Scottish schoolchildren need many things: a better grounding in maths and science; sharper literacy skills; greater access to university places if they are from deprived areas; teachers who are free to teach and heads who are allowed to run their own schools.
What they could probably do without if they are to make their way in the world are compulsory lessons in the Scots ‘language’.
Unlike Gaelic, which is a distinct language, Scots is a dialect of English, with regional variations, such as Doric.
Scots is part of Britain’s rich cultural heritage, in the same way that a Yorkshire or Somerset accent is, and can be music to the ears, sometimes.
But to propose, as Scotland’s education establishment has, that it be given equal treatment as English and that all Scottish pupils learn to speak, write and read it is surely a joke.
It’s not as if our schools are in a position to waste time with their young charges. There has not been any good news for Scottish education for some time and even the First Minister, Nicola Sturgeon, belatedly admits our slipping standards are ‘unacceptable’.
After years of Nationalist and before that, Labour and Lib Dem denial, it is heartening to hear a change in tune from the complacency that has bedevilled the schools portfolio for so long.
But will Sturgeon’s message to educationalists last week, that getting education right ‘really matters’, make a difference? It is hard to be optimistic.
While the revolution in English schools is being hailed as a miracle, transforming hopeless inner city institutions into beacons of high achievement, Scotland has nothing to show for its ‘reforms’.

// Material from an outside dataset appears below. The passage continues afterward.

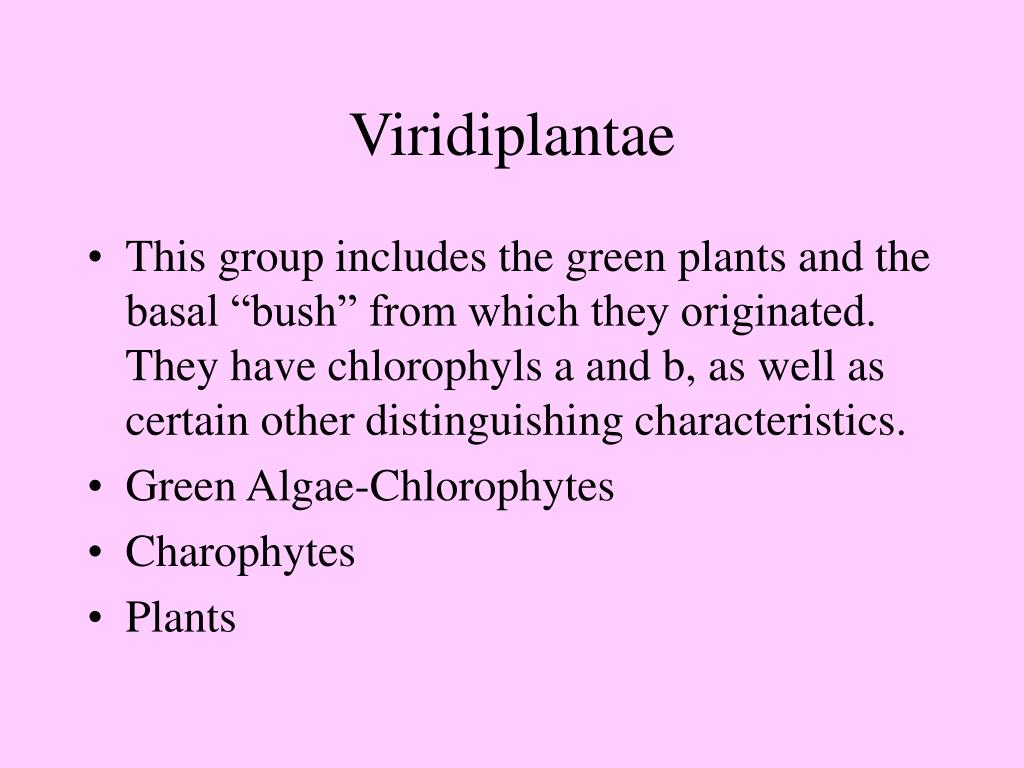 Viridiplantae

• This group includes the green plants and the basal “bush” from which they originated. They have chlorophyls a and b, as well as certain other distinguishing characteristics.
• Green Algae-Chlorophytes
• Charophytes
• Plants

The Curriculum for Excellence, described as a ‘handicap’ to teaching, has made Scotland’s education record worse. Since its introduction, literacy has declined in primary and secondary schools, according to the Scottish Survey of Literacy & Numeracy.
The attainment gap between advantage and disadvantaged children continues to grow and last week figures from the Universities and Colleges Admissions Service revealed that school leavers from deprived areas in England are now twice as likely to go to university as their Scottish counterparts. So much for the SNP’s policy of free tuition fees levelling the playing field.

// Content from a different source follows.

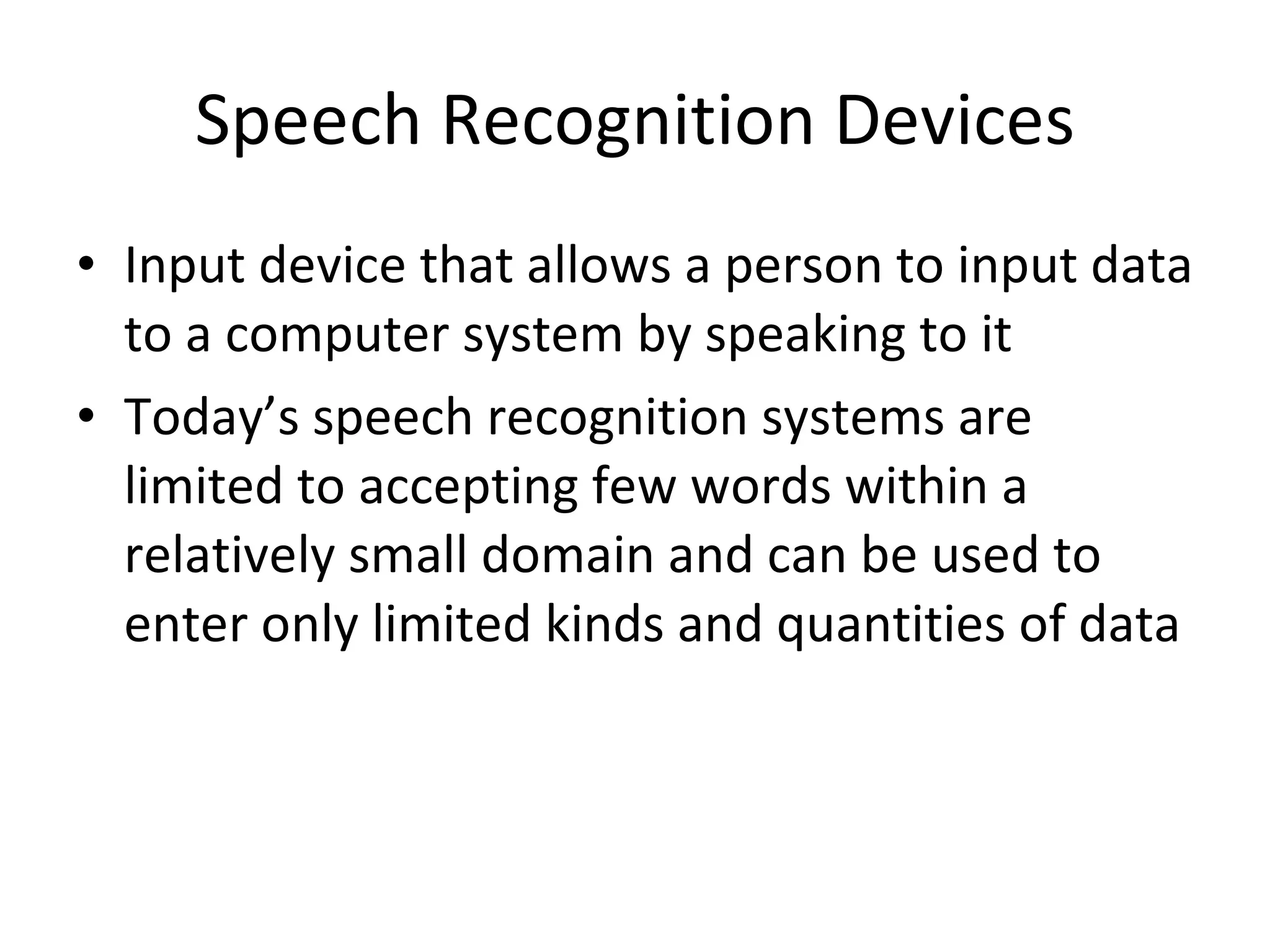 Speech Recognition Devices

• Input device that allows a person to input data to a computer system by speaking to it

• Today’s speech recognition systems are limited to accepting few words within a relatively small domain and can be used to enter only limited kinds and quantities of data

The response of the quango Education Scotland is not to hang its head in shame at the catalogue of disasters it has presided over in recent years, but to issue guidance to hard pressed schools about teaching Alice in Wonderland in Scots.
It also recommends that councils could treat Scots as a foreign language, which presumably means that some children would be persuaded to take it up instead of, say, French or German or even Mandarin.

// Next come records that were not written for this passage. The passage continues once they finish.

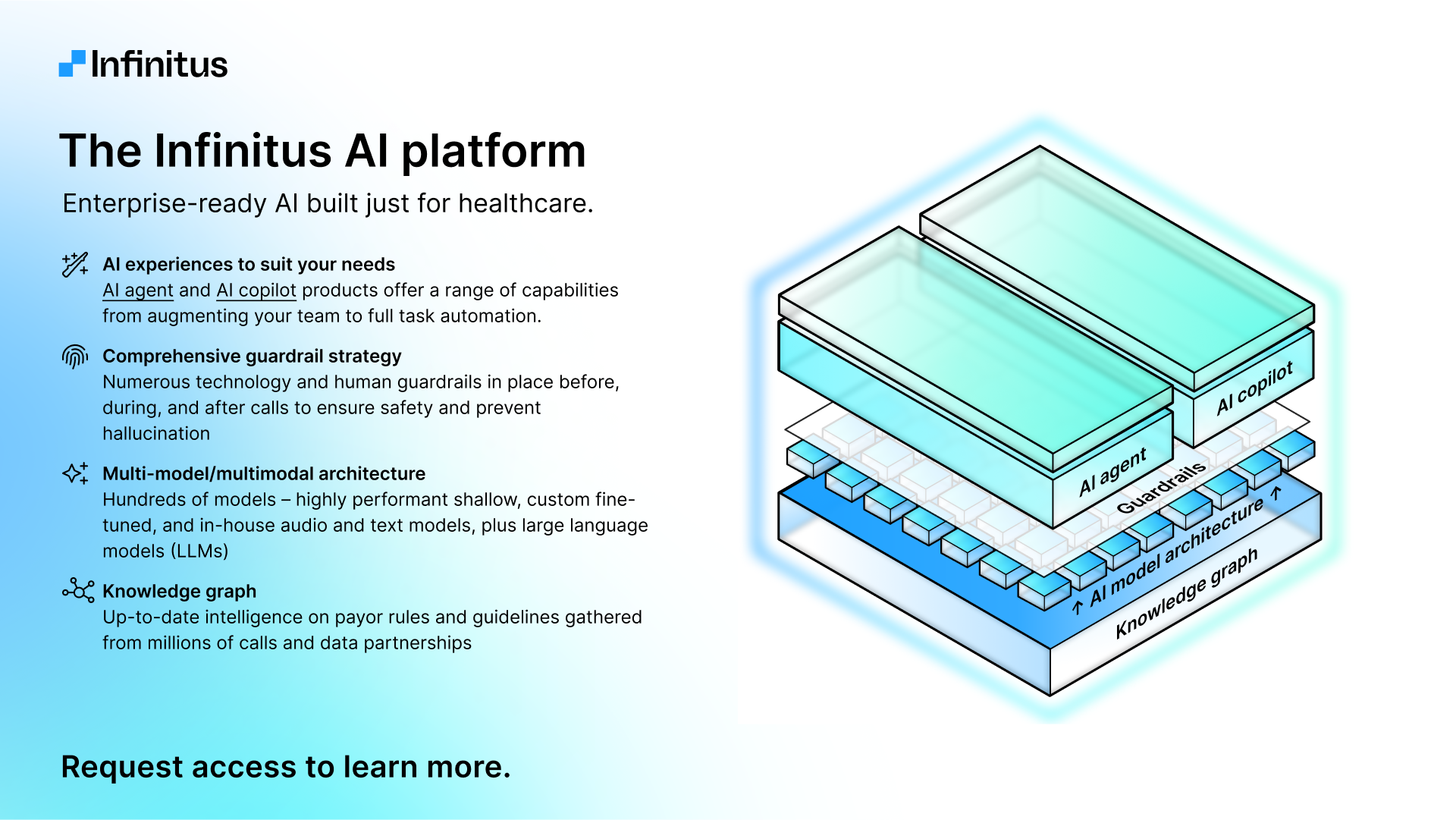 Infinitus

The Infinitus AI platform

Enterprise-ready AI built just for healthcare.

AI experiences to suit your needs
AI agent and AI copilot products offer a range of capabilities from augmenting your team to full task automation.

Comprehensive guardrail strategy
Numerous technology and human guardrails in place before, during, and after calls to ensure safety and prevent hallucination

Multi-model/multimodal architecture
Hundreds of models – highly performant shallow, custom fine-tuned, and in-house audio and text models, plus large language models (LLMs)

Knowledge graph
Up-to-date intelligence on payor rules and guidelines gathered from millions of calls and data partnerships

Request access to learn more.

AI copilot

AI agent

Guardrails

↑ AI model architecture ↑

Knowledge graph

While other Europeans acquire languages to help them compete in the increasingly global market place, our youngsters will be able to speak in a tongue unintelligible to most of their countrymen, let alone to foreigners.
Sturgeon has visited New York and London to see how they have addressed their education challenges. She would have learnt, certainly from London, that liberating state schools from the local authority control and handing power to head teachers has produced a dramatic turnaround.
The academy system, launched by Tony Blair and accelerated under the Conservatives, has given London the best GCSE results in England. Nationwide, the project has been so successful that England’s top state schools now out-perform its fee-paying schools at A level, a far cry from the picture north of the border.
Rather than empowering a government body, such as Education Scotland, to dictate what a school must and must not teach, English schools set their own agendas. There is absolutely no reason why Scotland cannot follow this example.
Sturgeon should also listen to those leading educationalists calling for Scotland to be included once more in global surveys.
The SNP pulled out of the Trends in International Mathematics and Science Study and Progress in International Reading Literacy Study in 2010 embarrassed, perhaps, that these were an indictment of Scottish education.
Lindsay Paterson, professor of education policy at Edinburgh University, and Keir Bloomer, deputy convenor of the education committee of the Royal Society of Edinburgh, have said that Scotland’s performance must be judged in relation to other countries if it is to improve.
They also called for more autonomy for Scotland’s schools.
Sturgeon announced last week that national testing at primary level will be introduced, a tentative sign that she may be serious about wanting change. Will she go all the way?
She must realise that a radical overhaul in line with England’s is the only solution. But first she would have to acknowledge that, in this policy area, Westminster has got something right, and Holyrood and, for the past eight years, her party have been wrong.
Whether she can rise above Nationalist interests to defend the national interest remains to be seen.